• Goal of the exercise
What appears from the first line of the data below through the line containing "common name: mule deer", both included, should be copied exactly, and nothing else.

-=-=-

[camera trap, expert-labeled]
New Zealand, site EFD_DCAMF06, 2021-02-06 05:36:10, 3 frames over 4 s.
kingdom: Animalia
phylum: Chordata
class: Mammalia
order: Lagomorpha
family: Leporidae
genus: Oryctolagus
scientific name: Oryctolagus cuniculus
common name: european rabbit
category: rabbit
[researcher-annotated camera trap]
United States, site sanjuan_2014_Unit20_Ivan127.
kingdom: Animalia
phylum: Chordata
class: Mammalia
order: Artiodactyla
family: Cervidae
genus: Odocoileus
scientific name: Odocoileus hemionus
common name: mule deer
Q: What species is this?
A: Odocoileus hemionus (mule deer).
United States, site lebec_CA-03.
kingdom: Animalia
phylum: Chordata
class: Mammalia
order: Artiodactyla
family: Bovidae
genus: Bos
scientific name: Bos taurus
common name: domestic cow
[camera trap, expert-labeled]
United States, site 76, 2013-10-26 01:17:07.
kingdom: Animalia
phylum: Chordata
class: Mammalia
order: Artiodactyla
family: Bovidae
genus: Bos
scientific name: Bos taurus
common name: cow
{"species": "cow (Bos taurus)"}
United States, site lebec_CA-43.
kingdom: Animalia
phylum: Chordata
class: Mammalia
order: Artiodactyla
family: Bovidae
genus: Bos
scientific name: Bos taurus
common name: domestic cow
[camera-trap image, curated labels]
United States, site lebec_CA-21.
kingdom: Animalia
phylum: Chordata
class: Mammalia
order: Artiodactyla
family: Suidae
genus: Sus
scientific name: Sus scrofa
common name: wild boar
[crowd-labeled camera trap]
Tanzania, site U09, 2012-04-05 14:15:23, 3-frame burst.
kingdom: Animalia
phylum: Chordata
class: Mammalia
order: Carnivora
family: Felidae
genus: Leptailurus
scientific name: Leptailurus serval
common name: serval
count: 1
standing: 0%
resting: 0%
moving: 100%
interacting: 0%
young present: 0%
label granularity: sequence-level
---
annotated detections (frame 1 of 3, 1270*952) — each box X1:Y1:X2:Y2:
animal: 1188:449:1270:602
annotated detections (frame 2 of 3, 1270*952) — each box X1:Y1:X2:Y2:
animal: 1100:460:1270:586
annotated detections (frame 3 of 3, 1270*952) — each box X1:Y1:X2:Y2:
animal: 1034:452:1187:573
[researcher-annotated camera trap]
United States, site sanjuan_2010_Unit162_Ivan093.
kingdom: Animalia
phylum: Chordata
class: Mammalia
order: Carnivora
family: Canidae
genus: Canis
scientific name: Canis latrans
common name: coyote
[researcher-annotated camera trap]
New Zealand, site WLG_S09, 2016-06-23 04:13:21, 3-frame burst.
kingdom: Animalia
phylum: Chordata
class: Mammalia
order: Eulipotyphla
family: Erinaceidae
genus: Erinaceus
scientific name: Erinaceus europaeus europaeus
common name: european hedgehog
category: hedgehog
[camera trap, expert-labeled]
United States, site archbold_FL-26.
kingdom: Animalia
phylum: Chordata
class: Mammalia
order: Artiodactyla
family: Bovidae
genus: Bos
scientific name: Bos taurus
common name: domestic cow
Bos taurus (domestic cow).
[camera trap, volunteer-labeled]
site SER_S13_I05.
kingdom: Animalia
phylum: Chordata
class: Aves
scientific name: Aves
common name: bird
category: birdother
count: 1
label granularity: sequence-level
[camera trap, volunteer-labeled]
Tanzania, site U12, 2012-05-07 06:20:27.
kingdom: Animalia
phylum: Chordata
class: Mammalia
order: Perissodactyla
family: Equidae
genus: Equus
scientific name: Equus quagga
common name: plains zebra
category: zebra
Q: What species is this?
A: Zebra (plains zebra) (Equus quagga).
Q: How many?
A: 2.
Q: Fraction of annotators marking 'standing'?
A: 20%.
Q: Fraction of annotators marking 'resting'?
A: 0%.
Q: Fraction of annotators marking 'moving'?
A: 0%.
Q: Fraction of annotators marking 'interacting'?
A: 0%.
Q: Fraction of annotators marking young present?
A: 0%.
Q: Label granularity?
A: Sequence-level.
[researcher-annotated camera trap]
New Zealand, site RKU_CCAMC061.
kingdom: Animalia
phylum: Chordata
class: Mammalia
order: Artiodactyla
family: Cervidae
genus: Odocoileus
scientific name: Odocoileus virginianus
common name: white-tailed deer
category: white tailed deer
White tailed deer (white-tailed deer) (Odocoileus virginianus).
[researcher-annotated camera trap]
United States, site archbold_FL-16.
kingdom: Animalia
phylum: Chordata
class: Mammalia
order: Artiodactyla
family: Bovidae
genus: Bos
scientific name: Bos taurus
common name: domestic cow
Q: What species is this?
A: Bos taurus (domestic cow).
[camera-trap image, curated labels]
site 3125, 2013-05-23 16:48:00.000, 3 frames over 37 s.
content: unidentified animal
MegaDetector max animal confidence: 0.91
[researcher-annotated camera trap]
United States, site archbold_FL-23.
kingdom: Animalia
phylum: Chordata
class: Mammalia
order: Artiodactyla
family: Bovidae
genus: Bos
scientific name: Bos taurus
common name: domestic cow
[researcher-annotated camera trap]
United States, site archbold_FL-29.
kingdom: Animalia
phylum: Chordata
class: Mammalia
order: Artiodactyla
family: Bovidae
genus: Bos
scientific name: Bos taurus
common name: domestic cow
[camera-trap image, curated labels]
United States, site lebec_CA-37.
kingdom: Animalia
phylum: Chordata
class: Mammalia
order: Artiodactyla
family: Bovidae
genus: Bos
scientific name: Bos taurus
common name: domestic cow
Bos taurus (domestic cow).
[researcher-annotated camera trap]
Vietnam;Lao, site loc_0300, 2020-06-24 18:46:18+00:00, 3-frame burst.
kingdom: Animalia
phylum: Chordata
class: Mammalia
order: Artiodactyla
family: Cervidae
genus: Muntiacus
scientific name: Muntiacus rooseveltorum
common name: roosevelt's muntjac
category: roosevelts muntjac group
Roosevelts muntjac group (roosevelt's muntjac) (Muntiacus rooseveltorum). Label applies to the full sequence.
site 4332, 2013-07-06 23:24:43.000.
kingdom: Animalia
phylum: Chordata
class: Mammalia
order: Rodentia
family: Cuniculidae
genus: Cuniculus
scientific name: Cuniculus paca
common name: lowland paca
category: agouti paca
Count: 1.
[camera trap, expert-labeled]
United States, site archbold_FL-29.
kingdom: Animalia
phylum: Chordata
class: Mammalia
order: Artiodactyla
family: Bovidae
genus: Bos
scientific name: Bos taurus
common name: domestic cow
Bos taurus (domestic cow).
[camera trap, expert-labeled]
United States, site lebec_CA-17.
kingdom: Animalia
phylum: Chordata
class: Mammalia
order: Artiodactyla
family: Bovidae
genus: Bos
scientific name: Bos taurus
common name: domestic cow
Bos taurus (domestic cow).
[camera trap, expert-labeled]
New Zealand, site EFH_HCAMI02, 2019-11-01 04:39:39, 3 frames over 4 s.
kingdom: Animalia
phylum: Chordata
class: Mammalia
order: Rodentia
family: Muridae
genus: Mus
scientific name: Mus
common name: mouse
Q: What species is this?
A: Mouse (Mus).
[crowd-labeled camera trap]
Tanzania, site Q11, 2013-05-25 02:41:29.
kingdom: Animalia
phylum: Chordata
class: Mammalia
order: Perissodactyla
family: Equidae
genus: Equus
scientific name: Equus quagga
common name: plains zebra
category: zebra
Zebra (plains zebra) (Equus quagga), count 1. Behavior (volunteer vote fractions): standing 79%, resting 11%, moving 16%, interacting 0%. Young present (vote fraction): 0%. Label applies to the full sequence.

-=-=-

• Expected answer
[camera trap, expert-labeled]
New Zealand, site EFD_DCAMF06, 2021-02-06 05:36:10, 3 frames over 4 s.
kingdom: Animalia
phylum: Chordata
class: Mammalia
order: Lagomorpha
family: Leporidae
genus: Oryctolagus
scientific name: Oryctolagus cuniculus
common name: european rabbit
category: rabbit
[researcher-annotated camera trap]
United States, site sanjuan_2014_Unit20_Ivan127.
kingdom: Animalia
phylum: Chordata
class: Mammalia
order: Artiodactyla
family: Cervidae
genus: Odocoileus
scientific name: Odocoileus hemionus
common name: mule deer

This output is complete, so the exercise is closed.